Oui. Le confinement de mars 2020 a interrompu plusieurs mois la post production. Il y a un énorme embouteillage de films et ZIYARA est un documentaire sans véritable accroche à l’actualité, il est donc particulièrement fragile. La pandémie a également amputé l’exposition internationale que l’on espérait. Mais tous les spectateurs ressentent désormais le film comme une formidable évasion du confinement. Moi même, lorsque je le regarde aujourd’hui, je me dis que c’est presque irréel, cette liberté qu’on avait de sillonner un pays, le voyage est redevenu le plaisir qu’il avait cessé d’être, il prend sa juste valeur. Le road movie, à mes yeux, c’est la noblesse du cinéma documentaire. C’est en tous cas celui qui me procure le plus de plaisir, comme cinéaste et comme spectatrice.

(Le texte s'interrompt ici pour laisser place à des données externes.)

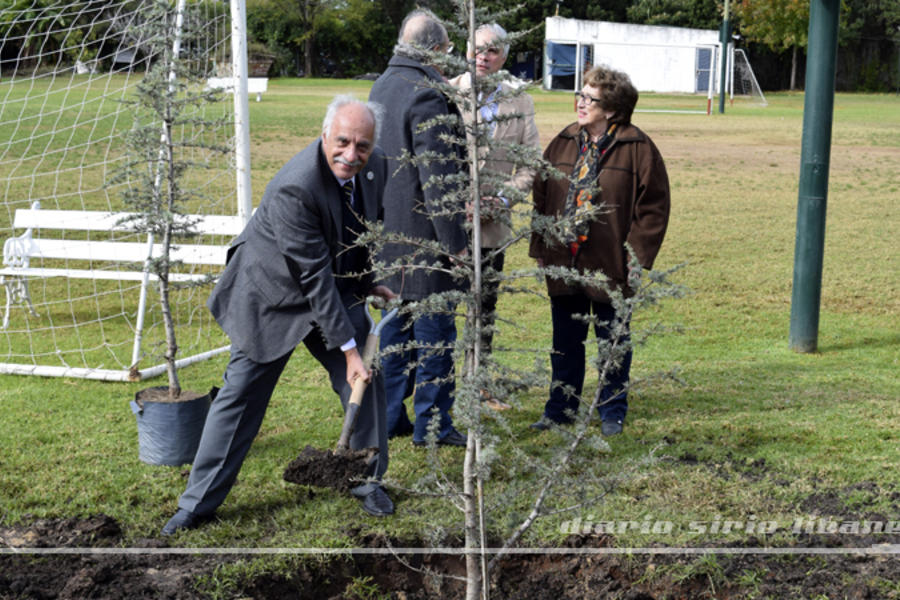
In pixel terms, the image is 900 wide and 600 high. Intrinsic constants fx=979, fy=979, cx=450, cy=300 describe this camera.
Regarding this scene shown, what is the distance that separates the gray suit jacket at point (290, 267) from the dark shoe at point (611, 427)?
6.53 feet

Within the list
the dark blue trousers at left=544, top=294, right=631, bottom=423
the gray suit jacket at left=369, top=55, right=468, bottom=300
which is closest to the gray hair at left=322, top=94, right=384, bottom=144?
the gray suit jacket at left=369, top=55, right=468, bottom=300

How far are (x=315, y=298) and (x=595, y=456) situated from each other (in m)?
1.87

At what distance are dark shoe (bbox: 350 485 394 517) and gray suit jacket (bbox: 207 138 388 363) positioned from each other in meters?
0.79

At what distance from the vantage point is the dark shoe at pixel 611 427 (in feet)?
17.7

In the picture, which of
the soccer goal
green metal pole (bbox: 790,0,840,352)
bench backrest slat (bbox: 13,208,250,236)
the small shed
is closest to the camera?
the soccer goal

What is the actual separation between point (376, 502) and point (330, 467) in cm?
26

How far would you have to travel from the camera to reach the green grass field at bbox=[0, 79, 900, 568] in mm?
4230

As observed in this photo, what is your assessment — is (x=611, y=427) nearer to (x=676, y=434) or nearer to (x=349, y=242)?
(x=676, y=434)

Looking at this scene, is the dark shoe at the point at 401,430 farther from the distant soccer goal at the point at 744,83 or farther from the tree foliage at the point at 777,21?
the tree foliage at the point at 777,21

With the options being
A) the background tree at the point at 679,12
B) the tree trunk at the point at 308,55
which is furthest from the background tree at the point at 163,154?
the tree trunk at the point at 308,55

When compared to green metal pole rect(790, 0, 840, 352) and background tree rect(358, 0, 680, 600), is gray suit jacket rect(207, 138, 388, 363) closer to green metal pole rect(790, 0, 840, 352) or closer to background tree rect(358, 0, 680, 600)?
background tree rect(358, 0, 680, 600)

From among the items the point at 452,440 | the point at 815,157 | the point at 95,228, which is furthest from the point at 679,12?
the point at 452,440

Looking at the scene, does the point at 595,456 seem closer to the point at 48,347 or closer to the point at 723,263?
the point at 48,347

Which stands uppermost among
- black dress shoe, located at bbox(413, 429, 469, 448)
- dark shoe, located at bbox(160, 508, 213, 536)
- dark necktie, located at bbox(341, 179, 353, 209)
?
dark necktie, located at bbox(341, 179, 353, 209)
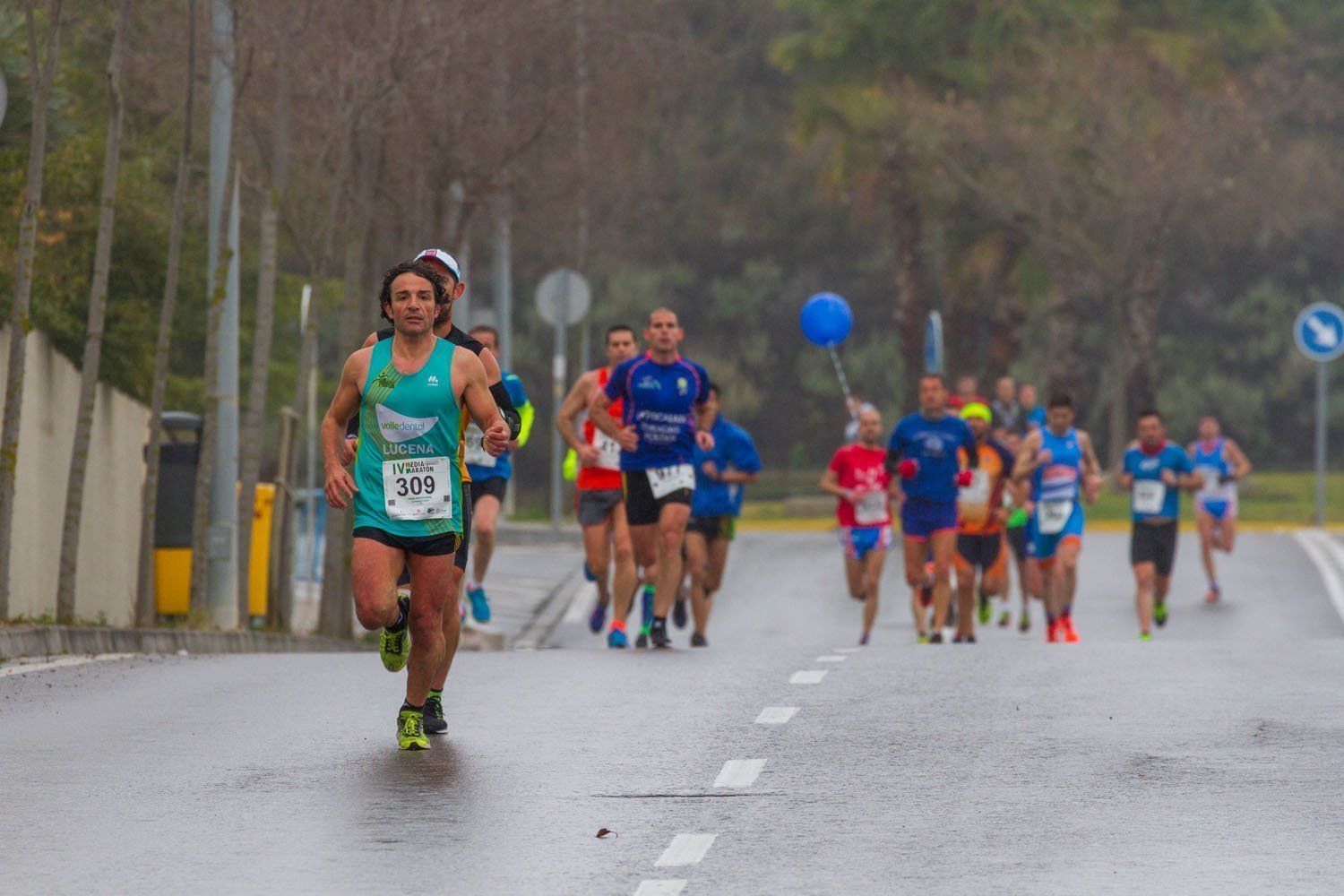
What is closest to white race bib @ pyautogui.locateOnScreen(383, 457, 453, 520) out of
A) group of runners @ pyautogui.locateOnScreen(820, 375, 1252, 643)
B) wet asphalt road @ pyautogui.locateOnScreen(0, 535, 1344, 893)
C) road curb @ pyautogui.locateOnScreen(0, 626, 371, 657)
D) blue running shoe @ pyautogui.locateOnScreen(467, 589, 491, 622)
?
wet asphalt road @ pyautogui.locateOnScreen(0, 535, 1344, 893)

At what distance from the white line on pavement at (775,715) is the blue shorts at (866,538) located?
9.35m

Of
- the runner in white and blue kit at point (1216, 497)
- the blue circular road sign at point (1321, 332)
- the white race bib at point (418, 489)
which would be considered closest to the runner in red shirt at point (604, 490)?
the white race bib at point (418, 489)

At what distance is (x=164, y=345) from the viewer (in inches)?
796

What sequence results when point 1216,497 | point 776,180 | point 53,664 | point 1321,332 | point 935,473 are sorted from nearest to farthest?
1. point 53,664
2. point 935,473
3. point 1216,497
4. point 1321,332
5. point 776,180

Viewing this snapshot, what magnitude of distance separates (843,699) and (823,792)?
315cm

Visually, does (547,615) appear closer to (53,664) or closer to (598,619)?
(598,619)

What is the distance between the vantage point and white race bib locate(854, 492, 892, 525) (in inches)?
841

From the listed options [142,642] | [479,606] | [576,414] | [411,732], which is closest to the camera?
[411,732]

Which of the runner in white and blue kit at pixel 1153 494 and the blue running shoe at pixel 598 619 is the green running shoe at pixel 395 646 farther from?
the runner in white and blue kit at pixel 1153 494

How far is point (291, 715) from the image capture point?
11.8 metres

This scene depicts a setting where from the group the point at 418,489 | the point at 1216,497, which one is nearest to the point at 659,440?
the point at 418,489

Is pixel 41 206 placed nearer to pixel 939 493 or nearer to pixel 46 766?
pixel 939 493

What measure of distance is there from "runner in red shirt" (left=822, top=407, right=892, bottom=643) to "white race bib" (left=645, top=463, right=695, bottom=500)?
5.04 meters

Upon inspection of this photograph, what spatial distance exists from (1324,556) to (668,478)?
17.9 metres
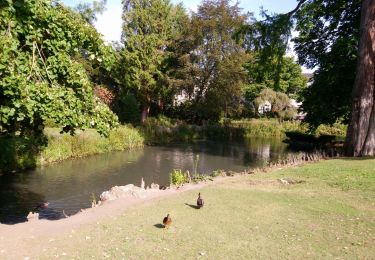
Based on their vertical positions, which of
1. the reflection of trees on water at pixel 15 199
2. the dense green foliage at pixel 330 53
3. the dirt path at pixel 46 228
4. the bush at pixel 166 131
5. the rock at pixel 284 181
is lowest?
the reflection of trees on water at pixel 15 199

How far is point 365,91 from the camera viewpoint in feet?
65.5

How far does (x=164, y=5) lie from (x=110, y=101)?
11.8m

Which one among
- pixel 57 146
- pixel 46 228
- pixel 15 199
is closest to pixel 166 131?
pixel 57 146

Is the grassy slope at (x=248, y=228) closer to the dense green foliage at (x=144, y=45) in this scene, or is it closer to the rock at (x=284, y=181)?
the rock at (x=284, y=181)

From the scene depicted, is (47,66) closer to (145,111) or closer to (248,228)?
(248,228)

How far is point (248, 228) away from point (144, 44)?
33.6 meters

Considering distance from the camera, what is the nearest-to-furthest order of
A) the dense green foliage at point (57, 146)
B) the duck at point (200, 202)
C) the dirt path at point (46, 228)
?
the dirt path at point (46, 228)
the duck at point (200, 202)
the dense green foliage at point (57, 146)

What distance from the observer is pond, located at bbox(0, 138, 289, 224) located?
1576 centimetres

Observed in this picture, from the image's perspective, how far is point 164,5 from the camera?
41.8 meters

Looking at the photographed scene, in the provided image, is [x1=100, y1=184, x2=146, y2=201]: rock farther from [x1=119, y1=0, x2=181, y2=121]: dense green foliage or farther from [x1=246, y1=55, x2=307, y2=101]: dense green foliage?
[x1=246, y1=55, x2=307, y2=101]: dense green foliage

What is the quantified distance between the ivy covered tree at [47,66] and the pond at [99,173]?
4.84 meters

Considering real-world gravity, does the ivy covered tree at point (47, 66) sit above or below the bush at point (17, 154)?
above

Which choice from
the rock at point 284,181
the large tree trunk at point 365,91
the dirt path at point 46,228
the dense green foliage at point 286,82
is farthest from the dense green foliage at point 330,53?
the dense green foliage at point 286,82

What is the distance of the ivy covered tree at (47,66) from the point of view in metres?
8.84
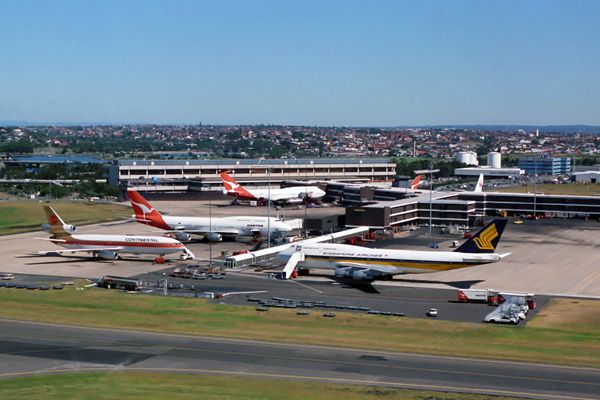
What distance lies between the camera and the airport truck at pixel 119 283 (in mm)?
69250

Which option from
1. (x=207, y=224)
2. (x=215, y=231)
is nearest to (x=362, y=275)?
(x=215, y=231)

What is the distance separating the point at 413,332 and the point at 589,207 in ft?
325

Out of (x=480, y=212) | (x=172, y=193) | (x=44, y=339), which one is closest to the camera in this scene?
(x=44, y=339)

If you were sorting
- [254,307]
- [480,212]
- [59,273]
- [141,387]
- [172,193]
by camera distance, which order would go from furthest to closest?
[172,193]
[480,212]
[59,273]
[254,307]
[141,387]

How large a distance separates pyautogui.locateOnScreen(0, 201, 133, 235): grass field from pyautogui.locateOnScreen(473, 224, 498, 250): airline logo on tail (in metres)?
86.2

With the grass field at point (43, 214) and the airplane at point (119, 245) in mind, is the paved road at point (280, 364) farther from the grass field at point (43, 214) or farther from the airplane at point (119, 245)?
the grass field at point (43, 214)

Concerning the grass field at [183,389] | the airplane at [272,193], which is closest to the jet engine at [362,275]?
the grass field at [183,389]

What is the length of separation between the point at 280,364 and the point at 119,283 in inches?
1257

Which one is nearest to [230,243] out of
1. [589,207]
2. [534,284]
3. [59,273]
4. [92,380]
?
[59,273]

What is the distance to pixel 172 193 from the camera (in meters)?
182

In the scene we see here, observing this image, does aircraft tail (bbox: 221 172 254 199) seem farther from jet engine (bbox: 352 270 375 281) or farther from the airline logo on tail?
the airline logo on tail

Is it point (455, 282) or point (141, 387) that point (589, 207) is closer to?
point (455, 282)

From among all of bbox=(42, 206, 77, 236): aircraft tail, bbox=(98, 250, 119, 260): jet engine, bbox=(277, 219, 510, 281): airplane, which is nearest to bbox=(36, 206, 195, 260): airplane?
bbox=(98, 250, 119, 260): jet engine

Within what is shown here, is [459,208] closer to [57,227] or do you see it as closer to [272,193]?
[272,193]
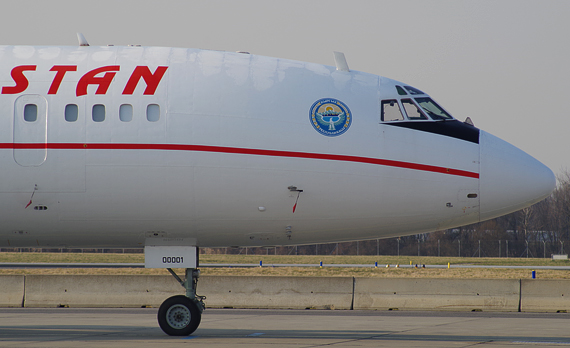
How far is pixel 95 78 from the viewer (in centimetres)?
1123

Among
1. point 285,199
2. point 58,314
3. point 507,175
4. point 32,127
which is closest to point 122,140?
point 32,127

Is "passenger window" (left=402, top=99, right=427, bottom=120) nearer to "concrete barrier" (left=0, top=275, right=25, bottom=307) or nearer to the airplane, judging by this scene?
the airplane

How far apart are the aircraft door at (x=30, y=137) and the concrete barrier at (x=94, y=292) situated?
1001cm

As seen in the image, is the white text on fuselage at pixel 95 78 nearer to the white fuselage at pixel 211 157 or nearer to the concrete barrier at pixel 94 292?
the white fuselage at pixel 211 157

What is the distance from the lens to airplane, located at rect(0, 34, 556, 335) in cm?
1102

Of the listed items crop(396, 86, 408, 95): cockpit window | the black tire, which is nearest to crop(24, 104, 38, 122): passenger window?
the black tire

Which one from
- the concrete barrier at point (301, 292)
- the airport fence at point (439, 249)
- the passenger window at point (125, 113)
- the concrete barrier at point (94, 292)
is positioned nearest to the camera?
the passenger window at point (125, 113)

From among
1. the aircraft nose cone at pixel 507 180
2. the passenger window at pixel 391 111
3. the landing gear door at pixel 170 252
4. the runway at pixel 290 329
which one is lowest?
the runway at pixel 290 329

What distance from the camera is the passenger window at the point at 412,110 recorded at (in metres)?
11.6

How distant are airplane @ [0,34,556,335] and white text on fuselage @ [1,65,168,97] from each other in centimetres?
2

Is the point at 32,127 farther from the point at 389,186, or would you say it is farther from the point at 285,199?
the point at 389,186

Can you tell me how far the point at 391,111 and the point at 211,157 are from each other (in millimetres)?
3229

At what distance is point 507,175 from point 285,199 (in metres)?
3.75

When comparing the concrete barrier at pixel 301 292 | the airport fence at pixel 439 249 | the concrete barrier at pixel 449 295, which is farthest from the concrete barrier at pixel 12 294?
the airport fence at pixel 439 249
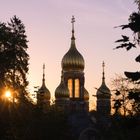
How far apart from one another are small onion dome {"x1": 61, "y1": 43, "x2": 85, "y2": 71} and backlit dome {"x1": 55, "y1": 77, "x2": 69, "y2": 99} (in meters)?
2.52

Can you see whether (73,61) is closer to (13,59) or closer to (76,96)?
(76,96)

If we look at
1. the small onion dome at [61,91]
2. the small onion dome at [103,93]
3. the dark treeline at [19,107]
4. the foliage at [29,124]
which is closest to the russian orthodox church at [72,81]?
the small onion dome at [61,91]

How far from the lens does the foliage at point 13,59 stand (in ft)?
162

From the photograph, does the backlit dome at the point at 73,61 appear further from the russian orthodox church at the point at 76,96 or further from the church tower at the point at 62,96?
the church tower at the point at 62,96

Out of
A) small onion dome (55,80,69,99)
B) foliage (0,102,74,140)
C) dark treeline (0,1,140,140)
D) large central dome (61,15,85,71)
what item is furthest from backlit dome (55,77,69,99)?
foliage (0,102,74,140)

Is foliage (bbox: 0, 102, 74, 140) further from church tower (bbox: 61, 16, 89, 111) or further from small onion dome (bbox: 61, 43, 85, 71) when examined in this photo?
church tower (bbox: 61, 16, 89, 111)

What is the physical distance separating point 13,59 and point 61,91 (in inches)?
1488

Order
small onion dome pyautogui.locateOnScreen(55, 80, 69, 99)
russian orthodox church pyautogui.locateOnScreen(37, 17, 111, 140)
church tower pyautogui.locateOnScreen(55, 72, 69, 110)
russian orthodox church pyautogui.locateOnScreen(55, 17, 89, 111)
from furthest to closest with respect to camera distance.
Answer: russian orthodox church pyautogui.locateOnScreen(55, 17, 89, 111) < small onion dome pyautogui.locateOnScreen(55, 80, 69, 99) < church tower pyautogui.locateOnScreen(55, 72, 69, 110) < russian orthodox church pyautogui.locateOnScreen(37, 17, 111, 140)

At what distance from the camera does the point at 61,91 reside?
88562 mm

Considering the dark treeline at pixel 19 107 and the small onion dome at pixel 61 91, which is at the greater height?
the small onion dome at pixel 61 91

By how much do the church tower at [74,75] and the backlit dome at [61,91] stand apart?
125cm

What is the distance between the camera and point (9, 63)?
4994cm

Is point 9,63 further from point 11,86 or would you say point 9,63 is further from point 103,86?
point 103,86

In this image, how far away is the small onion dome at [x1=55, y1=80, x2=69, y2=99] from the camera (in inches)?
3484
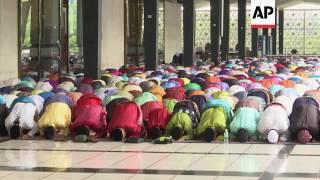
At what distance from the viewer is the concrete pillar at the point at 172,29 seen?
52.5 metres

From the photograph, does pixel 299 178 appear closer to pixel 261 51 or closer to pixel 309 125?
pixel 309 125

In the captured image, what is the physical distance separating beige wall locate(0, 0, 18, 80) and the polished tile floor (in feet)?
35.3

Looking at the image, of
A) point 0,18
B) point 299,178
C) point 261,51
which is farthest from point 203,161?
point 261,51

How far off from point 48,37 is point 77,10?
422 cm

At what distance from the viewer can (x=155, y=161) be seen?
451 inches

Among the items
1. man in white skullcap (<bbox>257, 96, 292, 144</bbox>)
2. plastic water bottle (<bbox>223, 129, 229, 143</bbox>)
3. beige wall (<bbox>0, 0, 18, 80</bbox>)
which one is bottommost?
plastic water bottle (<bbox>223, 129, 229, 143</bbox>)

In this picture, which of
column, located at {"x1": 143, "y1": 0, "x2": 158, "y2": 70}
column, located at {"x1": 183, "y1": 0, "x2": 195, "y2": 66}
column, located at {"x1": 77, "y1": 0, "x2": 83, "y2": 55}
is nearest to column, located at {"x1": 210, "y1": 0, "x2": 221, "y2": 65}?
column, located at {"x1": 183, "y1": 0, "x2": 195, "y2": 66}

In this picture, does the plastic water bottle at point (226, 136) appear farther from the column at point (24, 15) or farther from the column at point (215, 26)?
the column at point (215, 26)

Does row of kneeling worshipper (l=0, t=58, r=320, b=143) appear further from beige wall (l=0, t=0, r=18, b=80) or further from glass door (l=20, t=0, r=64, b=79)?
glass door (l=20, t=0, r=64, b=79)

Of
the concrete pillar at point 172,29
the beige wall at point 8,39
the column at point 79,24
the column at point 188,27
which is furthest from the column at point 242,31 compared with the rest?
the beige wall at point 8,39

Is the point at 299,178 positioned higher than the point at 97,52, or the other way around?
→ the point at 97,52

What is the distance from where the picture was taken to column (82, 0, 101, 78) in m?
22.4

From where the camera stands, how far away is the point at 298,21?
77500mm

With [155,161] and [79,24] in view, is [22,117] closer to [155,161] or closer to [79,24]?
[155,161]
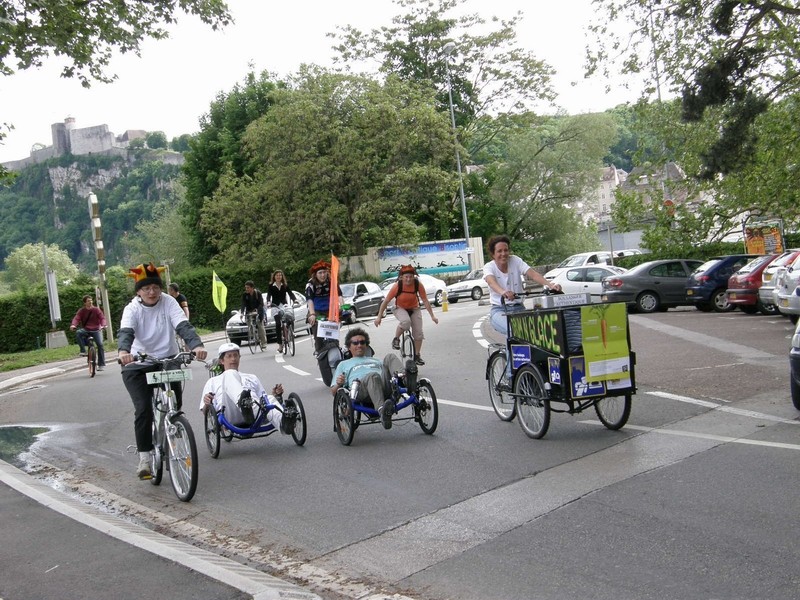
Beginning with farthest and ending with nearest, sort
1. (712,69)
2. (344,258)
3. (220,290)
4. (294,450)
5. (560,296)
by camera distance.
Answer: (344,258) < (220,290) < (712,69) < (294,450) < (560,296)

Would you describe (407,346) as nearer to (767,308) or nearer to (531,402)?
(531,402)

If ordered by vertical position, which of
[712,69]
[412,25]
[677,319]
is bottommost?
[677,319]

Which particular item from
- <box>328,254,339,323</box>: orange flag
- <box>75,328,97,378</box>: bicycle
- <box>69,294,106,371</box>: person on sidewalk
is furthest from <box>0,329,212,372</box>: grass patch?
<box>328,254,339,323</box>: orange flag

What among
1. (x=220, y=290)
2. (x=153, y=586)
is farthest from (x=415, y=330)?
(x=220, y=290)

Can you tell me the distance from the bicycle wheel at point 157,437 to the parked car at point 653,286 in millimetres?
19807

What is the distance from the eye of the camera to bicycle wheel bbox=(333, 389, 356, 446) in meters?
8.73

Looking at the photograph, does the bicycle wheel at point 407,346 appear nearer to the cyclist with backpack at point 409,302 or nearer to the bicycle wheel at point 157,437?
the cyclist with backpack at point 409,302

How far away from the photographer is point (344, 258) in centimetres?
4853

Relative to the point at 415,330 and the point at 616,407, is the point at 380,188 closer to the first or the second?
the point at 415,330

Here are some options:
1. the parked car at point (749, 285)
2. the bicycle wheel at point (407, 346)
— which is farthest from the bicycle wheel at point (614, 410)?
the parked car at point (749, 285)

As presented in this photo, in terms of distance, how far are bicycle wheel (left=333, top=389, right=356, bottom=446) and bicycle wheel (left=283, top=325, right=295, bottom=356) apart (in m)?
11.8

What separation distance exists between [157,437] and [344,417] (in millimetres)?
1852

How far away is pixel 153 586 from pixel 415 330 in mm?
8750

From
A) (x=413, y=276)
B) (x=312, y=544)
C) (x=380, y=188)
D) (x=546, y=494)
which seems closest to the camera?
(x=312, y=544)
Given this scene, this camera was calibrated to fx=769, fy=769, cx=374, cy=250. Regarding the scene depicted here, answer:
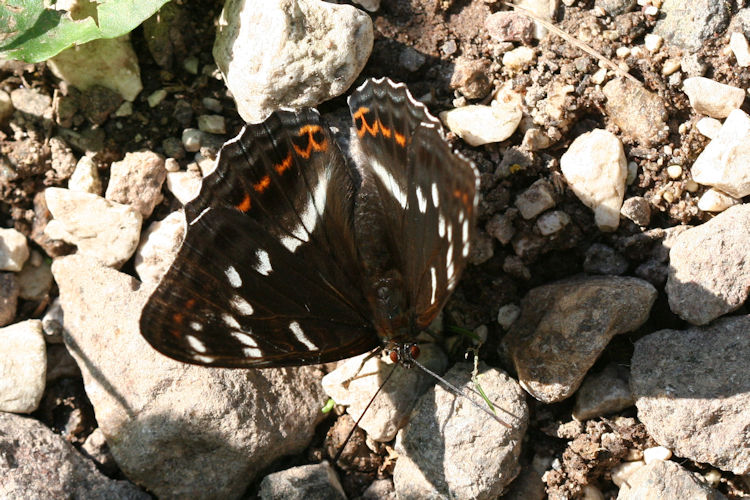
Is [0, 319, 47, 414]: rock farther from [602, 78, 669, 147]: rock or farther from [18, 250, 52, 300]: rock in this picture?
[602, 78, 669, 147]: rock

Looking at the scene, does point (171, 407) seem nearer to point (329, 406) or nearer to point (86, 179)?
point (329, 406)

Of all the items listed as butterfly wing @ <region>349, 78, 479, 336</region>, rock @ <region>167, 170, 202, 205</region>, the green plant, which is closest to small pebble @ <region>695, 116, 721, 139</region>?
butterfly wing @ <region>349, 78, 479, 336</region>

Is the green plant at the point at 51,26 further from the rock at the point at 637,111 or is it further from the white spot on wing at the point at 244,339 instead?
the rock at the point at 637,111

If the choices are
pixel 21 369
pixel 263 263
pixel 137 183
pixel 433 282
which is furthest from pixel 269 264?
pixel 21 369

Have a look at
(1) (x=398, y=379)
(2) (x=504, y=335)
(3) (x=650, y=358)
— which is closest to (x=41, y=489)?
(1) (x=398, y=379)

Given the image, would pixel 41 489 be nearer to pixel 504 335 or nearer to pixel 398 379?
pixel 398 379

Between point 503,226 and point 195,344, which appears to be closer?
point 195,344

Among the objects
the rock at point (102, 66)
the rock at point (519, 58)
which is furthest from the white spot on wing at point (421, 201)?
the rock at point (102, 66)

Avez-vous un nouveau film en projet ?
Oui, il commence là où ZIYARA se termine, sur les mots de l’écrivain Edmond Amran Elmaleh que j’ai cité sur la dernière image. C’est un grand écrivain francophone, un marocain juif, ancien dirigeant communiste dans la lutte pour l’indépendance, disparu il y a une dizaine d’années. Il est peu connu en France mais aimé et respecté au Maroc. Personne ne lui a jamais consacré de film. Je vais combler ce manque, en partant de son œuvre pour évoquer son destin.